I took jobs here and there, but I sort of put a damper my consulting business.   I was uncertain.  Not in my ability or skill but uncertain as to whether this was the right time in my life -as their full time Mom - to concentrate on my professional development.  It felt necessary, but also selfish.

In a big way I am still struggling with it.  
I feel guilty for spending energy and effort on my own endeavors - speaking and the show and the book and then consulting - instead of being the full-throttle Mom I swore I was going to be.  The Mom that made the raising and education of her children the only focus of her life, until the kids were grown and on their own.  Why?  because that was the Mom I thought I was supposed to be.  The Mom I intended to be.  The Mom I believed I wanted to be.  The Mom I ranted about on the microphone, that all Moms should be.  And I wasn't that Mom.  I am not that Mom.  
I am typing this as I sit outside a public school gymnasium wherein all three of my beauties are in rehearsal.  No they don't go to this school and yes we still home educate but two of my beauties are in virtual high school (details therein are another confession for another post).  I'm the Mom that was dead certain about a decision I made a decade ago - and I've changed my mind because life experience offered me perspective, humility and my own education, and I owned it when I learned that I might not be all I thought I was cracked up to be... (or maybe I'm more than that).
My kids tell me that I'm the Greatest Mom in the World and I love to hear that.  Hallmark makes a fortune on mugs and figurines for all of us who are the Best Mom in the World because to our children, we do represent their world.   So I guess I really am The Worlds Greatest Mom.  But I'm fallible.  
I look like I have my shit together.  I act like I have my shit together and all things considered, I'm doing okay.  But I screw up, and I doubt, and I get frightened for their future, and I worry, and I stress and I wonder if I'm not completely screwing them up and if some counselor will blame me during a session with one of them 20 years from now.  I am really great in some ways, and really sort of suck in others.  Either way, my kids love me and I love them.  

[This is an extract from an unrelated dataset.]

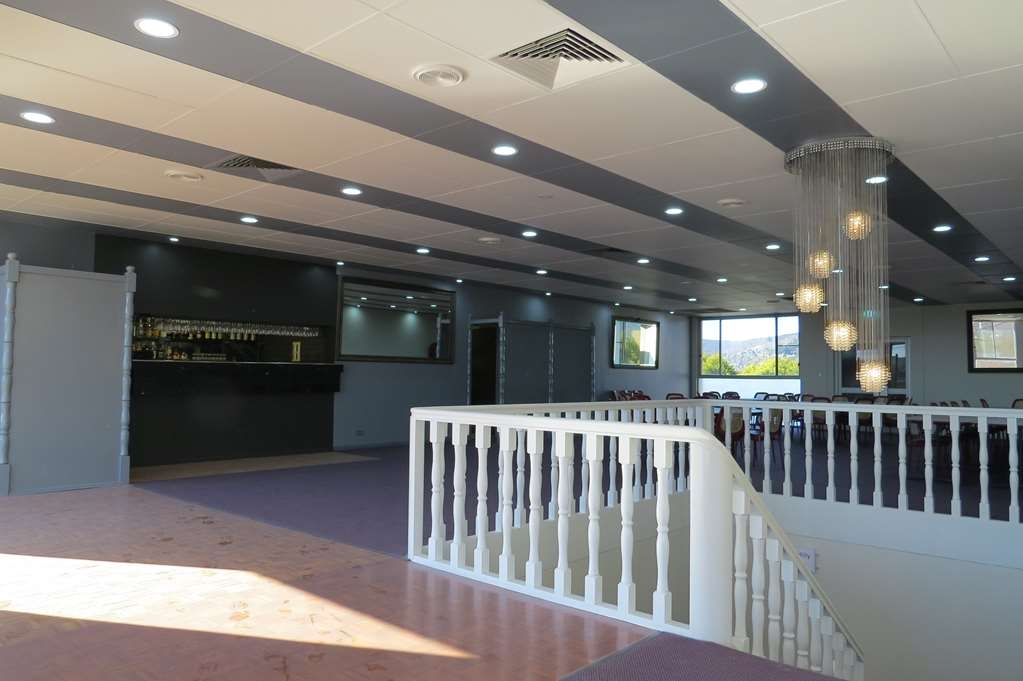 Best Western Plus Goulburn - Chantilly Room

And at 42 years old I was reading an article about professional speaking.  The writer focused on the importance of being authentic in our work and speaking about what we know and who we really are.  I thought about the radio show and how fun, but not entirely raw it was.  I wasn't being Laurette.  I was playing a part and while it was certainly influenced by me, I was playing the part of the "unplugged Mom.    Now, who am I?  Am I a communication specialist?  Well, to some degree that is true, but it isn't how I would define myself.   I'm a Mother.  I'm a committed Mother who keeps trying to find a professional outlet to reassure my insecure self that I retain value once my children are on their own.  Sounds pathetic doesn't it and it actually takes bravery for me to type those words into existence because they mess with my sense of pride.   But I'm typing them because now I am finally getting what everyone means by the mantra "just be yourself".  So here I am, raw, real, emotionally naked and as authentic as it gets.  

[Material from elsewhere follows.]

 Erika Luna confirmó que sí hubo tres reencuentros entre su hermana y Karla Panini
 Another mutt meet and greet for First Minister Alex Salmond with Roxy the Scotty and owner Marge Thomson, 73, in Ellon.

I am the Worlds Greatest Mom and the pages of this blog are my confessions.   

This is me, right now, eating a Tootsie Roll Lollipop, because I like candy.

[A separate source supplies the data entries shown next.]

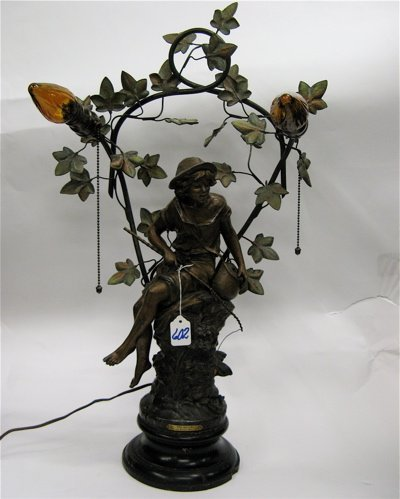 602: FRENCH SPELTER FIGURAL TABLE LAMP. Barefoot boy  w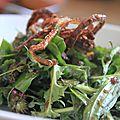 Salade d'herbes sauvages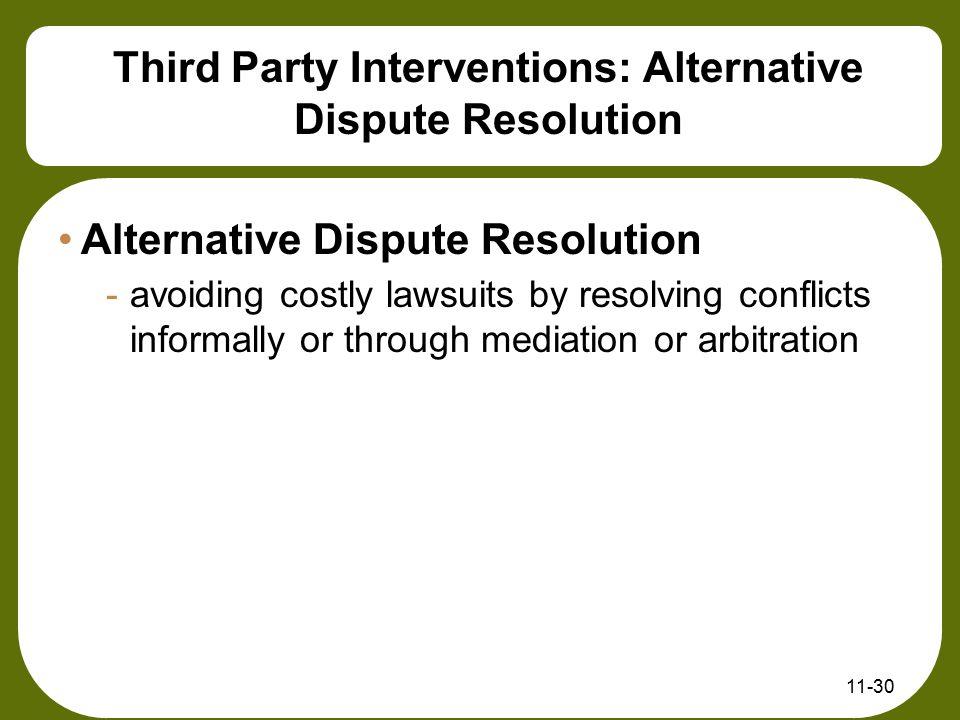 Third Party Interventions: Alternative Dispute Resolution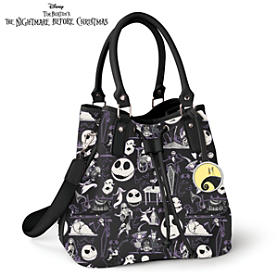 Disney Tim Burton's The Nightmare Before Christmas Handbag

Maybe you'll read more posts and if you do, thanks.  Welcome to the inside of my psyche.



















1 comment:

  1. We are all human and learn from our past experiences. I know I have! But most of us hide behind our own little curtain and do not allow others to see what we think are flaws of ourselves. Our flaws are what makes us who we are. You are braver than most and have let that curtain fall. Most still have that guarded curtain up... Always being real is always best, your not a faker. You did what you thought was best throughtout those trials of life. Your just the new and better you.